Extract

□ □ □ □

Third baseman -- Wes Timmons, Gwinnett (114 games):
"I thought [Wes Timmons] had an outstanding year," Brundage said.
It's tough to disagree with him.
Timmons, who turned 31 this summer, walked nearly twice as often as he struck out, posted the sixth highest batting average in the Atlanta Minor League system and was among league leaders in bases on balls and on-base percentage -- he reached in 40 percent of his plate appearances. Timmons, who turned 31 in the middle of the season, stole 19 bags in 27 attempts, surpassing his previous career high of 12 thefts in a season. He put a slow start to the year behind him by slapping out two hits April 30, three the following day and four the day after that. He also went 4-for-4 with a double, a walk, four runs scored and an RBI on July 30. Timmons made nine errors over 114 games.
"He's a little bit like those fine wines. He gets better with age along the way," said Brundage. "He's not the best looking player -- he's not a six-tool guy -- but I'd take him on my ballclub every day. He does so many things well. He's probably the best team player I've ever managed. He gets the most out of his ability, and not a lot of them can say that."
Outfielder -- Matt Young, Gwinnett (134 games): Matt Young finished his season with an IL-best 39 stolen bases, which he nabbed in just 46 tries, and he had one fewer hit than teammate and league leader Freddie Freeman. He was also among the best in batting average (.300), doubles (33), on-base percentage (.380) and runs scored (88).
"Matt Young is more talented than I anticipated. Don't be fooled by his size and stature," Brundage said. "He's not a guy you can watch one night. What he brings to the table each day is something that a lot of others don't. He plays the game with a little bit of a chip on his shoulder. He looks in the mirror every day and sees he's still 5-foot-6. I think that's part of what drives him. To me, I look at him and I don't see a guy 5-6; I see a guy 6-5.
"He's going to be a Major League ballplayer."
Young, who signed with the Braves in 2004 after going undrafted that year, was named Southern League Best Hustler last season and won two Player of the Week awards this year.
Outfielder -- Willie Cabrera, Mississippi (99 games)/Gwinnett (eight games): Willie Cabrera, whom the Braves picked in the 2005 Draft, was seventh in the Southern League with a .306 average and fourth with 37 doubles. He walked 29 times and struck out 36 in Double-A. Cabrera was stymied while trying to make the adjustment to Triple-A over eight August games, but combined for 172 total bases in 107 contests between the Southern and International Leagues. He stole 13 bases this year, which is more than twice as many as he's taken in any other pro season. He had nine three-hit games and three four-RBI games in the Southern League.

□ □ □ □

Brief
Pick up the Braves minor league player rundown right after its last sentence and write the next part. The items that come after this text were taken from a different source.

Given entries
□ □ □ □

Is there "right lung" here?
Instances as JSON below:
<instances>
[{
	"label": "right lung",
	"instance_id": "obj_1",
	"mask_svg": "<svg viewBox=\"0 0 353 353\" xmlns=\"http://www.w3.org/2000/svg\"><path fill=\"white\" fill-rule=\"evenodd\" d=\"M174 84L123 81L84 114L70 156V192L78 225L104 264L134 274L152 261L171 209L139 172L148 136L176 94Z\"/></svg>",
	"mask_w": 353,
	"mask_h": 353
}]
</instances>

□ □ □ □

Task result
Outfielder -- Cory Harrilchak, Rome (60 games)/Myrtle Beach (58 games): Among the talented prospects playing in the Arizona Fall League is Cory Harrilchak, who had 26 doubles, stole 22 bases, scored 60 runs and hit .287 between Class A and Class A Advanced ball this summer. This year marked Harrilchak's first full season -- the 14th-rounder from last year's Draft had played 60 games in the Appalachian League and was named a Postseason All-Star. He wasn't an All-Star in either the South Atlantic League nor the Carolina League, at least partly because his time was divided evenly between the two -- he played 60 games in the former and 58 in the latter.
Designated hitter -- Barbaro Canizares, Gwinnett (126 games): While it may be strange to include a designated hitter on a list of a National League organization's top performers, Barbaro Canizares had too good an offensive season for him to be omitted here on the basis of his position.
"Cani loves to hit," Brundage said, "and there's no question he can hit. He's got a great passion for hitting -- one of the most consistent hitters I've managed."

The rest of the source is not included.